Eager for a response, he even spent the extra money required to send the letters airmail–special delivery.

“I got an airmail letter right back from Riverside,” McDonough says, “and decided to go there. He credits the decision to “dumb luck,” but says it was the right choice, adding, “I’m still waiting to hear from San Bernardino.”

Deep Roots

McDonough’s dream to plant a tree took root nearly 20 years before he founded Remedy—and long before he had the means to do any planting.
“Don’t you think you ought to get a job first?” his wife asked when a young McDonough first spoke of making a contribution to his alma mater, Georgetown University, on graduation day.

She had a point, but since his grammar school days, McDonough has wanted to make a difference, to give back.

He grew up in Chicago during the Depression. “You couldn’t ask your parents for a nickel because they didn’t have it,” he says. “Nobody had any money, and the McDonoughs had less than ‘nobody.'”

McDonough and his three siblings attended St. Margaret Mary grammar school half a block from their home. Because the family had no money, none of them paid tuition.

McDonough was not a model student. “I was never able to stay within the boundaries at school,” he says. He received his share of reprimands and the accompanying whacks with a ruler, and spent a fair amount of time staying after school. So frequent were the visits to the principal’s office that “we became pretty good buddies,” McDonough says.

Though he tried the patience of the authority figures at the school, McDonough learned lifelong lessons there. As a teenager, after graduating from St. Margaret Mary, he remembers thinking to himself, “Your character—the basics of who you are—was formed there.”

“I always remembered that and felt an obligation to give back. It’s ingrained in me. It’s part of my education.”

Footprints in the Forest

“I’ve always wanted to leave some footprints,” McDonough says. “I always had in mind that I’d build a high school, but I never did.”
Still, his name will forever be associated with education. He did make that contribution to Georgetown University that he mentioned to his wife. His first gift to the university was $5. And in 1998, he gave $30 million to name its business school—the Robert Emmett McDonough School of Business.

McDonough’s friend and ASA past chairman Dick Essey, of the TemPositions Group of Cos., read about the gift in the newspaper. It came as no surprise. “Bob has been very, very generous,” Essey says. In fact, Essey had almost foretold of the gift a few years before.

“On vacation with my family, I was reading the Pelican Brief, by John Grisham,” Essey explains. “Some of the book takes place at Georgetown University, in McDonough Hall.” Essey knew that McDonough and members of his family had attended Georgetown, so Essey called McDonough and said, “Congratulations!
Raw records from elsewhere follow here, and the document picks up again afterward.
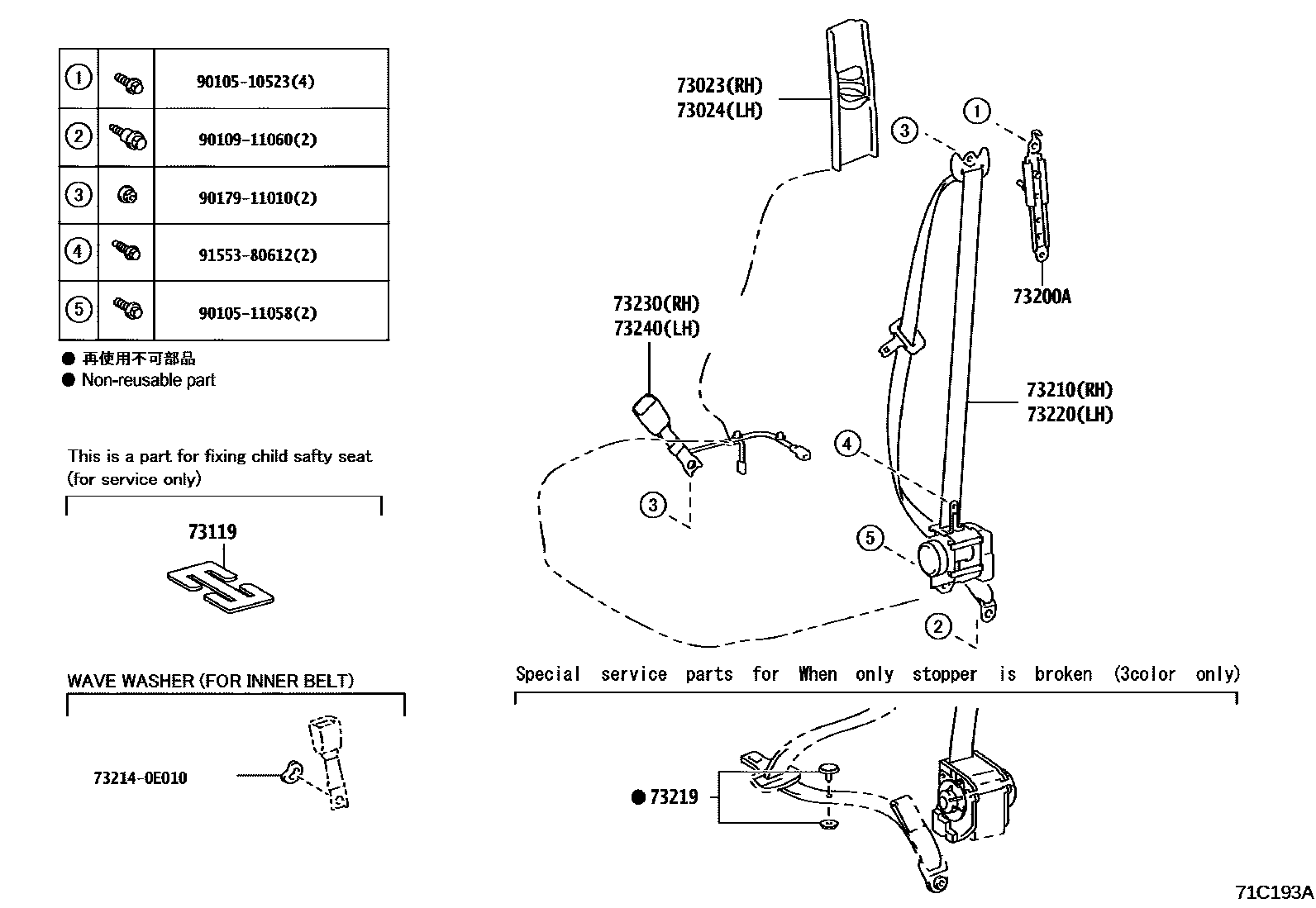 | ① | | 90105-10523(4) |
|---|---|---|
| ② | | 90109-11060(2) |
| ③ | | 90179-11010(2) |
| ④ | | 91553-80612(2) |
| ⑤ | | 90105-11058(2) |

● 再使用不可部品
● Non-reusable part

This is a part for fixing child safty seat (for service only)

73119

WAVE WASHER (FOR INNER BELT)

73214-0E010

73023(RH)
73024(LH)

③ ①

73200A

73230(RH)
73240(LH)

73210(RH)
73220(LH)

④

③

⑤

②

Special service parts for When only stopper is broken (3color only)

● 73219

71C193A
They named a building after you.” It turned out to be a different McDonough.

Georgetown hasn’t been the only school to benefit from McDonough’s desire to give back. Recently he learned that St. Margaret Mary school had fallen on hard times and would have to close. Remembering the impact the school had had on his life 75 years ago, he decided to do what he could to help keep it open. He wrote a letter to the school: “The McDonoughs owe you some money,” he explained. “If I make a generous contribution, it will compensate for the unpaid tuition of the four McDonough children who attended during the 1930s.”

That’s just the kind of friend McDonough is, says Gibson. “If you need him, he’ll be there.” No doubt the forest of trees that he has both planted and watered will long bear the footprints of Bob McDonough.